On 2022-09-26, the public comments opened for Governor Youngkin's Model Policies for the Treatment of Transgender Students in Virginia’s Public Schools. It quickly gathered the most public comments of any policy on the Virginia Townhall site.
This project aims to (a) download those comments with minimal overhead, (b) classify them into "support" vs "oppose", and (c) perform some further analysis - clustering and exploratory text analysis - as time permits.
Scraping was fairly straightforward. To minimize client/server overhead, I used a paginated endpoint which supported 999 comments per page.
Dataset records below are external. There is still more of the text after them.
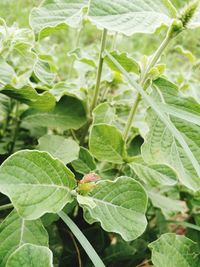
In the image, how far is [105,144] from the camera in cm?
108

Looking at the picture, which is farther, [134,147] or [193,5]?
[134,147]

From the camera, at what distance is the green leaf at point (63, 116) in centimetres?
125

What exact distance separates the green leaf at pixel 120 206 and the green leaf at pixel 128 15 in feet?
1.02

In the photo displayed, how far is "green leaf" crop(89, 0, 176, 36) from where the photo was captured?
0.88m

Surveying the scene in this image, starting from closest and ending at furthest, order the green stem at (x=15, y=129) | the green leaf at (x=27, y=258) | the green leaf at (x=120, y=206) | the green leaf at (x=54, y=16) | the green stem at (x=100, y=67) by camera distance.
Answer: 1. the green leaf at (x=27, y=258)
2. the green leaf at (x=120, y=206)
3. the green leaf at (x=54, y=16)
4. the green stem at (x=100, y=67)
5. the green stem at (x=15, y=129)

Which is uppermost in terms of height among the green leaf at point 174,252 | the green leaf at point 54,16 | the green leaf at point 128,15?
the green leaf at point 128,15

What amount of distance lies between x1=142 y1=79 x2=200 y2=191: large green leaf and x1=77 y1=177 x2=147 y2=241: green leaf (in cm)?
8

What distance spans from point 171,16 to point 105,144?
0.33 m

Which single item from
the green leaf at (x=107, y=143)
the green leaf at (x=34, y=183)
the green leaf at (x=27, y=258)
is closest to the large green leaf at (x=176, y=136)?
the green leaf at (x=107, y=143)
Collected fields include Comment, Comment Title, CommentID, Commenter, and Date.
Raw output is written to all_comments.csv.
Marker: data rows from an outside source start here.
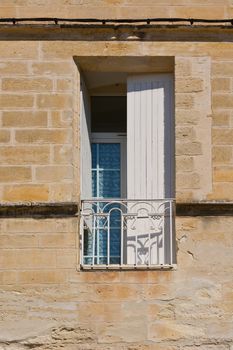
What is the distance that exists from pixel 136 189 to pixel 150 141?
1.82ft

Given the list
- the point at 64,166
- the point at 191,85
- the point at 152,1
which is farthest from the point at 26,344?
the point at 152,1

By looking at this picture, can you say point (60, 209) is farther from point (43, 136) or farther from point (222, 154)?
point (222, 154)

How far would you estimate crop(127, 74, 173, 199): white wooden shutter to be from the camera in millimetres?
9320

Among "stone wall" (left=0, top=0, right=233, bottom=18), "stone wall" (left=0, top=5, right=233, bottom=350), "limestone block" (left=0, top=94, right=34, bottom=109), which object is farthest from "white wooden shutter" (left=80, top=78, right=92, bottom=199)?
"stone wall" (left=0, top=0, right=233, bottom=18)

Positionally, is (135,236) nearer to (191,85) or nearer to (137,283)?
(137,283)

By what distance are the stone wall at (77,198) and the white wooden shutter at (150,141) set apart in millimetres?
300

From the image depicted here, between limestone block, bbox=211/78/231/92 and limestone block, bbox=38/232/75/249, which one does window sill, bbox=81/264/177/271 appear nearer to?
limestone block, bbox=38/232/75/249

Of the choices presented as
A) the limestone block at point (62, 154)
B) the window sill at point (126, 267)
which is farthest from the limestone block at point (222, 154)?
the limestone block at point (62, 154)

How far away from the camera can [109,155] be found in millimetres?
10125

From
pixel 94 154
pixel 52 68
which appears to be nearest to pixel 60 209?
pixel 94 154

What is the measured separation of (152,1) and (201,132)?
5.02 feet

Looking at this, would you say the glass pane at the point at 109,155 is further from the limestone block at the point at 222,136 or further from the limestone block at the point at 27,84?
the limestone block at the point at 222,136

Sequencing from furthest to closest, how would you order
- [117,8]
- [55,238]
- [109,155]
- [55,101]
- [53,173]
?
[109,155]
[117,8]
[55,101]
[53,173]
[55,238]

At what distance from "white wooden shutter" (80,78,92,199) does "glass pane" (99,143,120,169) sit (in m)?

The raw data was about 40% apparent bots - groups of identical comments, often submitted thousands at a time. After removing comments with 5+ duplicates, the submission rate looked more like human activity, with night/day cycles.
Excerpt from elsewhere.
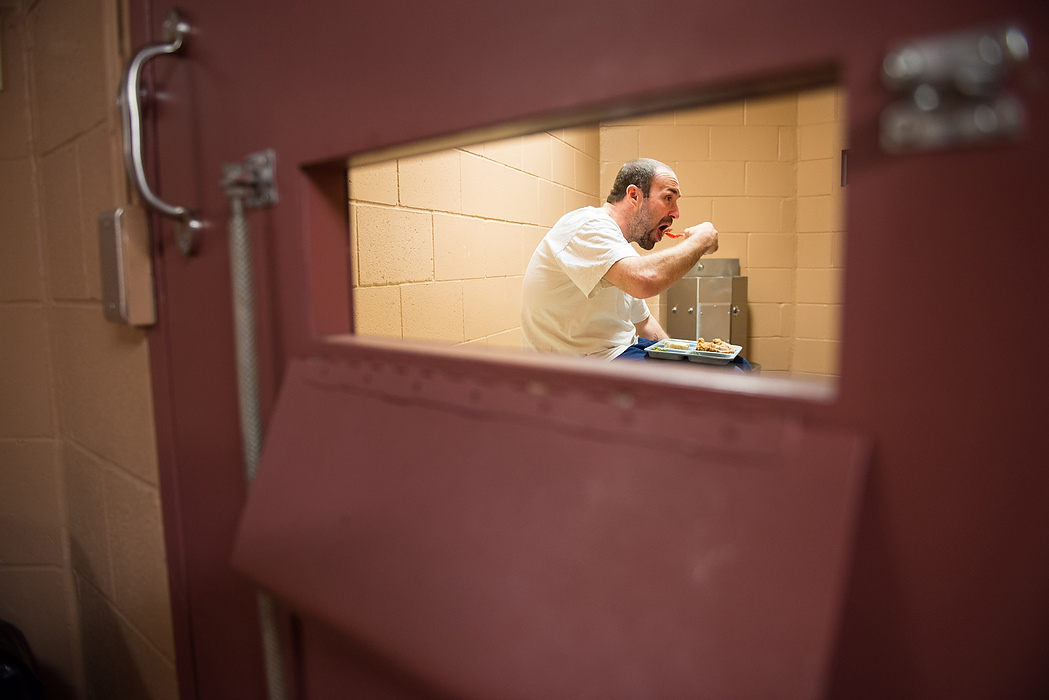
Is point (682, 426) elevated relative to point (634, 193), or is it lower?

Since most (55%) of the comment titles literally contained the words "support" or "oppose", those comments provided an easy way to bootstrap labels for a simple random forest classifier with TF/IDF. The model had 99% accuracy on the labeled training data. I spot-checked a number of predictions for the unlabeled data, and they seemed reasonably good as well, so I used the predictions as an overall estimate of support vs. oppose classification.